- Supplied text:
Russia blocked consensus because the text crossed one of its “red lines.” All other nuclear-armed states party to the NPT were ready to do the same if one of their own red lines were crossed. This they made clear, repeatedly, at the Plenary, Main Committees, and Subsidiary Bodies. Somehow, they were more successful than Russia in keeping anything they couldn’t live with out of the draft outcome document. In the end, Russia reportedly objected to the mention of borders with Ukraine. We will never know if other states would raise objections if they believed that their concerns had not been adequately reflected in the draft Final Document finally presented by the President.

For instance, China did not want a mention to a moratorium on the production of fissile materials to be included in the draft. France had references to no-first-use removed. The United Kingdom ensured that no commitment to offer unconditional negative security assurances to NNWS was in the final document. AUKUS partners were very careful to ensure that the wording on naval nuclear propulsion did not negate their positions on this matter.

Iran and other Middle Eastern states wanted Israel mentioned by name in the outcome document’s section on the pursuit of a nuclear-weapons-free zone in the Middle East, but this was not acceptable to the United States. Iran led a group that expressed strong concerns about not being included in consultations that resulted in the wording on this issue.

Nuclear-armed states rejected any references in the outcome document to “benchmarks”, “targets,” or “timelines” for the implementation of concrete disarmament measures. The five nuclear weapon states also prevented even a factual mention to the Treaty on the Prohibition of Nuclear Weapons.

Increasingly, the experience of past Review Conferences brings forth for many of the parties the fundamental question of whether the regime does – or does not – present a credible path to the actual elimination of the existential danger posed by the existence of nuclear weapons.

The basic reason for disagreement concerns different views about the performance of the treaty in fostering nuclear disarmament. The wide majority of non-nuclear parties that are not allied with nuclear weapon states contend that progress toward disarmament has been slow and insufficient, particularly as compared to the success of the treaty in curbing horizontal proliferation. In the view of those states the net result over the decades has been a weakening of the NPT’s credibility as a framework for the elimination of nuc lear weapons.

 Due to the two-year delay forced by the COVID pandemic, a new review cycle will begin in a few months, leading to the 2026 11th Review Conference. If anything, the 10th Conference made clear once again the commitment of parties to the NPT and its objectives. What seems increasingly disfunctional is the structure of the review system itself. It was conceived and adopted as part of package, but many point out that some elements of that package had no effective follow-up.

Despite the perceived shortcomings of the Treaty, most stakeholders seem to agree that it remains the centerpiece of the global nuclear disarmament and non-proliferation regime. The absence of an outcome document does not mean that the Tenth NPT Review Conference and some of its prdecessors had no value of any kind. The willingness of the parties to continue meeting regularly to appraise the performance of the instrument reflects their positive commitment to the treaty and its objectives.

Despite the near universality the NPT, its long history of controversy and the continuing lack of a clear common understanding at the successive Review Conferences is harmful to the authority and credibility of the Treaty. The parties to the NPT have not yet come to an agreement on the basic question of the role and need for nuclear weapons. While most non-nuclear states want to build a path to their elimination, the nuclear states and their allies seem to want to extend the current status quo indefinitely.

In spite of its shortcomings, the NPT has been for a long time the centerpiece of the global disarmament and non-proliferation regime. It remains to be seen how long humanity will continue to live with the threat of its own annihilation represented by nuclear weapons.

- Material supplied:
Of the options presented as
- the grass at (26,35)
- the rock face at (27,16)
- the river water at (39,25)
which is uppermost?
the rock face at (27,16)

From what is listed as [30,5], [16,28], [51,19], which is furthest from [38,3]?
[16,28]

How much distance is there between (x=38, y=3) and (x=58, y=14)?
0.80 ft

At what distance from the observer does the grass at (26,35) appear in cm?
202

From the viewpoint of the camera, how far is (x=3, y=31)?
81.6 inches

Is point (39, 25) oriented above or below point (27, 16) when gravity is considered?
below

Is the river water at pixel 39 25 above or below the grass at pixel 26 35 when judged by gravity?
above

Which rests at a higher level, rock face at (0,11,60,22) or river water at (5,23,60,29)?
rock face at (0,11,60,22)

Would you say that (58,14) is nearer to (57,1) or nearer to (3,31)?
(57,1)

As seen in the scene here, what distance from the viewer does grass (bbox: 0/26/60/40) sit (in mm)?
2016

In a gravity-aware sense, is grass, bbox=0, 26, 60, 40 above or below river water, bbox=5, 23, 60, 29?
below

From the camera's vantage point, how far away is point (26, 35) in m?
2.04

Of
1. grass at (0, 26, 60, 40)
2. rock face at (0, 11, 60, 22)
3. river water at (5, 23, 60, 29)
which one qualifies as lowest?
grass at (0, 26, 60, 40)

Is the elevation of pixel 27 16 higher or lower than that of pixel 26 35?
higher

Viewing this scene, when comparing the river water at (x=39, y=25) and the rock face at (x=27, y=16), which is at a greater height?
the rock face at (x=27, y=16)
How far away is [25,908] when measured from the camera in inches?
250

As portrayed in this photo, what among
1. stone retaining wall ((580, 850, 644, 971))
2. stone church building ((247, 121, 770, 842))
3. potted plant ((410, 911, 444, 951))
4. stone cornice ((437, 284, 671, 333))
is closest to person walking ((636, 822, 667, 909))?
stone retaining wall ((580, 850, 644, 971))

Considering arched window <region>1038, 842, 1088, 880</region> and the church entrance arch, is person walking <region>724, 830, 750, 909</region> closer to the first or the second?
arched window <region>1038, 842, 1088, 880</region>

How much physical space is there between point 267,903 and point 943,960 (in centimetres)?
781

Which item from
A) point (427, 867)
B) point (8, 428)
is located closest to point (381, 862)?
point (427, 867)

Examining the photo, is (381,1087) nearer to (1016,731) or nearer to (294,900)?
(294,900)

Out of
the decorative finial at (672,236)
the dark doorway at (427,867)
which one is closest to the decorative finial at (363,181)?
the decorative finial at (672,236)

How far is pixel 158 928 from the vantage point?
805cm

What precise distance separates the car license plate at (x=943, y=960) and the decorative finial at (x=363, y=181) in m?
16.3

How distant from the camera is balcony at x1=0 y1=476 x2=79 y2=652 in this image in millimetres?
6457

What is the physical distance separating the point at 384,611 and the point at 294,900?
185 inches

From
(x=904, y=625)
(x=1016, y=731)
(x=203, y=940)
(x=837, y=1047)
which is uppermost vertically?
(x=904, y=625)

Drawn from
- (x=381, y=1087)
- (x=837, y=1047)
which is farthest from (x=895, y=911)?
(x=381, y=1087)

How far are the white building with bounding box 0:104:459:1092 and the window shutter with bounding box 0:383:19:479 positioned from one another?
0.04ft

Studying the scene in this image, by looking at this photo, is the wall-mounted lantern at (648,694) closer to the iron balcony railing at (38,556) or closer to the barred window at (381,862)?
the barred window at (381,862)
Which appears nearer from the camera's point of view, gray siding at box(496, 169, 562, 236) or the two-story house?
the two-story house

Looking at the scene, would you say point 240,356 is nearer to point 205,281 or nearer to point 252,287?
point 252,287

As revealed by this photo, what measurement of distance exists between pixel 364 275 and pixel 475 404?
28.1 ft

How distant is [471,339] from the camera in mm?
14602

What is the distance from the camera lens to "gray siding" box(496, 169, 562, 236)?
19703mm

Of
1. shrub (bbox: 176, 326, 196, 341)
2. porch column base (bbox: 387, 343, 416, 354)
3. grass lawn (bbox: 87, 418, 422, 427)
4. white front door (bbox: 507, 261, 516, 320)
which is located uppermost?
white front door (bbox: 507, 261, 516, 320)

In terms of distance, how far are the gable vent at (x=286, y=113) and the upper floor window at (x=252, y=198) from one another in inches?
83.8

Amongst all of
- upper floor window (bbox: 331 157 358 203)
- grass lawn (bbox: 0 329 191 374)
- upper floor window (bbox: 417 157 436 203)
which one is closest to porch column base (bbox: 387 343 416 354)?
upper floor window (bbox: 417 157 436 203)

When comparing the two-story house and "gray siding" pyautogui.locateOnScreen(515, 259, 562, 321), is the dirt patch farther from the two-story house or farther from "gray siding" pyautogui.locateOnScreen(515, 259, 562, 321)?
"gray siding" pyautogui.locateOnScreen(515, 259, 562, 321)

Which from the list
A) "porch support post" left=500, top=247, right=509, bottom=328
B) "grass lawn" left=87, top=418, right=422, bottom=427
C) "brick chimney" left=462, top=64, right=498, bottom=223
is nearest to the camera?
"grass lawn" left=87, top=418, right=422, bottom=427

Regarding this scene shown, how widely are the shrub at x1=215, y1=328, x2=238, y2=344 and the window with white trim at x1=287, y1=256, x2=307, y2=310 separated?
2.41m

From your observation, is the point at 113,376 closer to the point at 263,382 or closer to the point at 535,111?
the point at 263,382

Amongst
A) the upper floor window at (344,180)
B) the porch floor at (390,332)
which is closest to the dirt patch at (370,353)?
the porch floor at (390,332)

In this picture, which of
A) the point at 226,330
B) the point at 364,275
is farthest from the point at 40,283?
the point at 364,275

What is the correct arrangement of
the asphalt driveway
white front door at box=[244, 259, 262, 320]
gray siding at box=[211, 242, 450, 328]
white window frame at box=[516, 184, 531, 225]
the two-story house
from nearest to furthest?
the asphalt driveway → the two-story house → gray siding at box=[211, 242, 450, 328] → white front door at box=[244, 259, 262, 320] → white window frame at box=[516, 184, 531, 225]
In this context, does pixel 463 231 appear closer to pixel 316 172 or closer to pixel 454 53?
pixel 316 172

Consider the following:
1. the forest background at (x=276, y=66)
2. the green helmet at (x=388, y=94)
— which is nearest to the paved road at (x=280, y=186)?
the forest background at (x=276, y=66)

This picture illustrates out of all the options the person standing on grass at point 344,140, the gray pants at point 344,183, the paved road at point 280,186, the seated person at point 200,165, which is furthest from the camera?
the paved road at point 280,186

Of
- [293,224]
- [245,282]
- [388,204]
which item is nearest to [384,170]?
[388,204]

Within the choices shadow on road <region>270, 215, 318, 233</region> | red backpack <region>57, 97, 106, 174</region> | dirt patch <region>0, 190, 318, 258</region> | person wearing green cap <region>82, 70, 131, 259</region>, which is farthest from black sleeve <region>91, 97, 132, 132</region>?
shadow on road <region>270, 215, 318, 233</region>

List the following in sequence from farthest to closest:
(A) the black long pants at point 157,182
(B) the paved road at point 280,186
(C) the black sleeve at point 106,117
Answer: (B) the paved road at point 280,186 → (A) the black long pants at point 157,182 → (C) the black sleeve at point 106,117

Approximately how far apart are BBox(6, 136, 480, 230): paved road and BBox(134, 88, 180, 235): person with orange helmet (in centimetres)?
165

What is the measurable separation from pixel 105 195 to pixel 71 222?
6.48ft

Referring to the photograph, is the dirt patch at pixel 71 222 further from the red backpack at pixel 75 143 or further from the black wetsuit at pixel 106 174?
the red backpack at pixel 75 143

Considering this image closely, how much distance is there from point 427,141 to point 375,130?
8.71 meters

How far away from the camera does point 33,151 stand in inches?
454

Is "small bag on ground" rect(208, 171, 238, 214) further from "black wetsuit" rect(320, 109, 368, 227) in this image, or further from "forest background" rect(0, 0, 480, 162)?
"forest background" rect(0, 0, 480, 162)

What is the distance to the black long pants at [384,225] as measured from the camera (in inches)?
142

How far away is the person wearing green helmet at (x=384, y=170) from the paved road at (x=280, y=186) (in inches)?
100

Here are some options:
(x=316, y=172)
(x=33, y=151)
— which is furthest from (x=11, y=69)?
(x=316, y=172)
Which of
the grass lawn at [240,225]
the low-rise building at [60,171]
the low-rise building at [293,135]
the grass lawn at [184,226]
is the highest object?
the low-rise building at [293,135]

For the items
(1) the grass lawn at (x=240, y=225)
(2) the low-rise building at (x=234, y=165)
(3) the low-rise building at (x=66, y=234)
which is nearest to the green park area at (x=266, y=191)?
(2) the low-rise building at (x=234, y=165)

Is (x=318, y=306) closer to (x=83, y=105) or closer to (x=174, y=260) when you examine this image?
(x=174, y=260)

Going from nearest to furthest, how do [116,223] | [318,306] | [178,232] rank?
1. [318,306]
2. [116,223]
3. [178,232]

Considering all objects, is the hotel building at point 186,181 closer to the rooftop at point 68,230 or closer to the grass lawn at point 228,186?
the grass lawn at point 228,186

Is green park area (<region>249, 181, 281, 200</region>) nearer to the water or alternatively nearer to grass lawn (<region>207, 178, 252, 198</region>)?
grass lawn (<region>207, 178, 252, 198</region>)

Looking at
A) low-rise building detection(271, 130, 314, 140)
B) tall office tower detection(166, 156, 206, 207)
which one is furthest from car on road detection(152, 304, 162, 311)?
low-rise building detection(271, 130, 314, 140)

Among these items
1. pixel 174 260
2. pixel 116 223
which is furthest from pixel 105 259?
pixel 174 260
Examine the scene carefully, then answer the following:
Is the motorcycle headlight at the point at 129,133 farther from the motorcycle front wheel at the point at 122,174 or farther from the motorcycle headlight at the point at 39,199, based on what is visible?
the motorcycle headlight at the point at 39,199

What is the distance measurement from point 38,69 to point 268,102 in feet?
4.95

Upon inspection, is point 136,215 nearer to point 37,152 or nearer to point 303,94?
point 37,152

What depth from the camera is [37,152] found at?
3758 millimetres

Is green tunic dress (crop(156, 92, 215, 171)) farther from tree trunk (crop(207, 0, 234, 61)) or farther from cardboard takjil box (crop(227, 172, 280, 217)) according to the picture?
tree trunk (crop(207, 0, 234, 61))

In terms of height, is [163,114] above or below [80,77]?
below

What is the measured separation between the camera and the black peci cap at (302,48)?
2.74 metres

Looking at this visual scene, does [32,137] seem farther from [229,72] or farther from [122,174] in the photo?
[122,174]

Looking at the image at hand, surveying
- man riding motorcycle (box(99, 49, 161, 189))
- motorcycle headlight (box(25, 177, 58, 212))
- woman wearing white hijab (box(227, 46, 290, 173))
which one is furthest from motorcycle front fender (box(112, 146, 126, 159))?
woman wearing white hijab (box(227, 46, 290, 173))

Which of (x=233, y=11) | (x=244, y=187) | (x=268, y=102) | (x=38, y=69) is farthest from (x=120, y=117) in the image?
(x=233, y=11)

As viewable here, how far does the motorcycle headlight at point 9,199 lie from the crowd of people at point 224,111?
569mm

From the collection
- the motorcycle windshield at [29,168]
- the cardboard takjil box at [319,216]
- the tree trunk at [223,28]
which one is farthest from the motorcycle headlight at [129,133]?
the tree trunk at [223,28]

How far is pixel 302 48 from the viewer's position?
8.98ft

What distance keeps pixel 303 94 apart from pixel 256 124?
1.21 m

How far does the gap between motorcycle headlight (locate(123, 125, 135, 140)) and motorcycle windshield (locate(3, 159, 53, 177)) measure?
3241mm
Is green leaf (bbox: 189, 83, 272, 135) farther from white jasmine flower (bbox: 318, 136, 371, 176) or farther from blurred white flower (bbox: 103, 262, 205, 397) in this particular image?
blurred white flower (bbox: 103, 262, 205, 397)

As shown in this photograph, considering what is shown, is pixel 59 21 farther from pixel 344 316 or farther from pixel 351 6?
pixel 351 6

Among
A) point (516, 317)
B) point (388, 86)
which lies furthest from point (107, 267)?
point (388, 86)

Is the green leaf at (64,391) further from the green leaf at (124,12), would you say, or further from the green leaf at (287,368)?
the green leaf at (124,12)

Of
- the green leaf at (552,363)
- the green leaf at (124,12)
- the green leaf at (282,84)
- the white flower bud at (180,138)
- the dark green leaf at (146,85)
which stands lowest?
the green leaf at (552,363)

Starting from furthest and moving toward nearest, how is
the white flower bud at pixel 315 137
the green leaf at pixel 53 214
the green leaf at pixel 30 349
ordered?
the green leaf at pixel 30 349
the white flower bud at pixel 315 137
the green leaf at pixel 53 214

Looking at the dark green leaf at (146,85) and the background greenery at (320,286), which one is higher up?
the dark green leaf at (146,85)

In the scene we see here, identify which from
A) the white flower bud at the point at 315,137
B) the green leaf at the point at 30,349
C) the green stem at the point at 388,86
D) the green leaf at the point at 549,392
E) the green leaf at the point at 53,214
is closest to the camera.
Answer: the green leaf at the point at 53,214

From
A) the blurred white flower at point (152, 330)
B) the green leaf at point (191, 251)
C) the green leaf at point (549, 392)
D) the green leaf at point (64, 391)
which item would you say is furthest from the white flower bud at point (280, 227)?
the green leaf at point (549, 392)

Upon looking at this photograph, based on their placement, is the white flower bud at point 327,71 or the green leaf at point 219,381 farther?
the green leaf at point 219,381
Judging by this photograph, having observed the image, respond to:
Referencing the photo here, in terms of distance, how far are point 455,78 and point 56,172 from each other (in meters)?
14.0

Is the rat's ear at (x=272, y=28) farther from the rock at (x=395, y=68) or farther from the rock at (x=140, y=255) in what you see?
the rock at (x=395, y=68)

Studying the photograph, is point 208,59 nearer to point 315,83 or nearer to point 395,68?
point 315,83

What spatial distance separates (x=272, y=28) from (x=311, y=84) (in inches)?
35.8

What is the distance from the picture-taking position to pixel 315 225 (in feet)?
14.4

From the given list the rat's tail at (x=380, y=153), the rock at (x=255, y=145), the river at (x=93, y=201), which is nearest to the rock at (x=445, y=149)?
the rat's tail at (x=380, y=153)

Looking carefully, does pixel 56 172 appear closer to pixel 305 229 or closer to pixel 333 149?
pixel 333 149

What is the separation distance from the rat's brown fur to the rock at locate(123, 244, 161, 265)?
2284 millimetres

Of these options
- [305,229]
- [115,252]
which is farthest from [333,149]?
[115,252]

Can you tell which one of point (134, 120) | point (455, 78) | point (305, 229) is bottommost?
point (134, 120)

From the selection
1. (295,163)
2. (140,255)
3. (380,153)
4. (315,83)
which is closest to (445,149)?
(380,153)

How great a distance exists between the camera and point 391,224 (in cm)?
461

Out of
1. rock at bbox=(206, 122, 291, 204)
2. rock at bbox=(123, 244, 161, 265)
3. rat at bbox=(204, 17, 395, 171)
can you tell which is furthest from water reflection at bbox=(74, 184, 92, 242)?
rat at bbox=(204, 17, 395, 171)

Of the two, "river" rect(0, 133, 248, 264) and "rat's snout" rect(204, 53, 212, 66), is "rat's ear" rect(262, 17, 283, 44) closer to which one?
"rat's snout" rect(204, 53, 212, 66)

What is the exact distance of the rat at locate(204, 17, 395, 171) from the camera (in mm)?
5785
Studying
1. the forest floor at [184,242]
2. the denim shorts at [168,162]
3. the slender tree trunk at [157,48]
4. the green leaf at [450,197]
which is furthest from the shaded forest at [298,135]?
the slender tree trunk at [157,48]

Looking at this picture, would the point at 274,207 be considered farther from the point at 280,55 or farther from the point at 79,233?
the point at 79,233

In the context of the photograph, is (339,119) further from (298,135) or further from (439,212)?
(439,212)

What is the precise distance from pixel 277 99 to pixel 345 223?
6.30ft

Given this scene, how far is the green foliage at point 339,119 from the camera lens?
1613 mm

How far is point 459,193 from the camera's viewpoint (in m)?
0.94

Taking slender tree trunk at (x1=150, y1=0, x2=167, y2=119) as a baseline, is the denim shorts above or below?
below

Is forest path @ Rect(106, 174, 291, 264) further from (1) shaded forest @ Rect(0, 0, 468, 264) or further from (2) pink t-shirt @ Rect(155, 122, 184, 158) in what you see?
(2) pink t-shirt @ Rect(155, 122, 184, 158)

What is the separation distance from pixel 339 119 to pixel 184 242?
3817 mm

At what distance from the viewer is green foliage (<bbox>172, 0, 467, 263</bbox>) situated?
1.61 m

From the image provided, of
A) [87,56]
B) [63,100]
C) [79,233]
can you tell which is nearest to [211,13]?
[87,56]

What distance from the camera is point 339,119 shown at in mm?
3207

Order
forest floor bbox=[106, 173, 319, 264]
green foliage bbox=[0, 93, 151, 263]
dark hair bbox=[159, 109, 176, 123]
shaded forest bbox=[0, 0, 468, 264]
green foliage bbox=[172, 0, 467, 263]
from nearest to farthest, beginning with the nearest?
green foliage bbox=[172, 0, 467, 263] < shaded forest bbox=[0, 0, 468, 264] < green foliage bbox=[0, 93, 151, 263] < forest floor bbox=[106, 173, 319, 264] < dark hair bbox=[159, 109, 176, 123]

- Prompt 1:
List every country that the passage on the Tenth NPT Review Conference mentions by name.
- Prompt 2:
Reproduce everything in the passage on the Tenth NPT Review Conference from "The basic reason" down to "nuc lear weapons.".

- Final answer 1:
Russia, Ukraine, China, France, the United Kingdom, Iran, Israel, the United States

- Final answer 2:
The basic reason for disagreement concerns different views about the performance of the treaty in fostering nuclear disarmament. The wide majority of non-nuclear parties that are not allied with nuclear weapon states contend that progress toward disarmament has been slow and insufficient, particularly as compared to the success of the treaty in curbing horizontal proliferation. In the view of those states the net result over the decades has been a weakening of the NPT’s credibility as a framework for the elimination of nuc lear weapons.